Thursday, May 11, 2006

Review: Well at the Longacre

It's always a little disheartening to see good plays close on Broadway well before their time has come. Such is the case with Well by Lisa Kron and starring her. Great reviews, but anemic ticket sales. I guess the situation's sort of analogous to independent films and blockbusters. If people are going to pay Broadway prices, they want to see a Broadway show. And Well, which had a great run at the Public Theater, located downtown on Lafayette Street, is more of an Off-Broadway play: less over-the-top in terms of production values, and more meta- than your typical juke-box, Disney, or star-studded fare. There's even a line in the play about the show's "downtown"-ness.

All that said, the play is really funny, and very touching, and if you'd thought about seeing it at all this spring, hurry out in the next three days, and see it before it closes on Sunday. Tickets in the three-tiered theater's balcony are $25, and there was no shortage of empty seats tonight.

At its most basic, the play is about the relationship between the daughter character Lisa Kron created for herself and that of Ann Kron, her mother, played with a disarming lack of self-consciousness by Jayne Houdyshell, who's the real star of the show, because she seems to do so much to avoid the spotlight. The show is also about the struggle to put life experiences into nice and easy boxes, and the tug of war that happens between life and art, and mother and daughter, when each party is always interrupting the other to try and tell the story better. Houdyshell—in her utter embodiement of a mother who's done good and satisfying work in her life, but has also been hobbled by sickness ("allergies") and now sits on a big recliner most days, watching tapes of ice skating ("I watch a little, and then I doze, and then I rewind it and watch it again")—plays that mom whom all the neighborhood kids love, who manages to steal the stage from her daughter without even trying. Kron plays the daughter who demands control in her life and her art, now that's she's "well" and far removed from the Lansing, Michigan, of her youth where her mother still holds court in her own small way.
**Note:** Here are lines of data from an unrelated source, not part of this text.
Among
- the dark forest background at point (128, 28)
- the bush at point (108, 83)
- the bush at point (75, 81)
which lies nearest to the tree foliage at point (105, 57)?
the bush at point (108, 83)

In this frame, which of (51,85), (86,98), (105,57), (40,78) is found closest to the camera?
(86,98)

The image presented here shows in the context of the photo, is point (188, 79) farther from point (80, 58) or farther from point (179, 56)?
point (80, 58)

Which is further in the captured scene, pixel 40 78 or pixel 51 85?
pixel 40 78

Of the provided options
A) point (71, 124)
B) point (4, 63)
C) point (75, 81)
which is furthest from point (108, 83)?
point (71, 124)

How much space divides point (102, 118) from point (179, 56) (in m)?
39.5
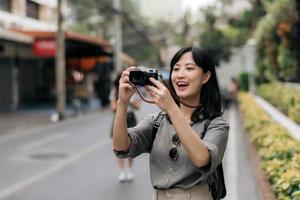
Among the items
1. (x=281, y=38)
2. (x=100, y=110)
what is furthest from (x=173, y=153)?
(x=100, y=110)

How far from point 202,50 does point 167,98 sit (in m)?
0.49

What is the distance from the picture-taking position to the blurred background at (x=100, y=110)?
7883mm

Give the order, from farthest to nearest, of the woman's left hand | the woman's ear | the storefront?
Answer: 1. the storefront
2. the woman's ear
3. the woman's left hand

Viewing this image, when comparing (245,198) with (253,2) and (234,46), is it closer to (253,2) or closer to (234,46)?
(253,2)

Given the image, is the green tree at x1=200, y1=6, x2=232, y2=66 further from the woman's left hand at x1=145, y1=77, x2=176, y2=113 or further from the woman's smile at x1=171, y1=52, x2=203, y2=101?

You can see from early on how the character Lisa plays is destined to fail at keeping control over the "multi-character theatrical exploration" or keeping her mother in her armchair and out of the mix. The clash of theatrical constructs and parlor-room storytelling is dramatized most hilariously when the stage goes black and Lisa steps into a square spotlight to explain to the audience that she refuses to confront her mother in a real conversation here and now, using that time-honored device of freezing dramatic time and opening the fourth wall. But the mother character gets fed up with things, and calls out from her darkened recliner to stop the silliness and deal with the real crux of the matter. The stroke had the audience in stitches.

It was such a powerful moment because it managed to make me love the ideals of theater and life all the more, even as it brought them into stark comic relief. It was also a moment that made me feel sympathy for the character, who so dearly wants to live a creative and original life and so often trips up hilariously along the way, but also admiration for the playwright, for putting herself in an eloquently crafted position on stage that lays bare her own failings and struggles. She is living up to that great maxim of writing: Say the hardest thing.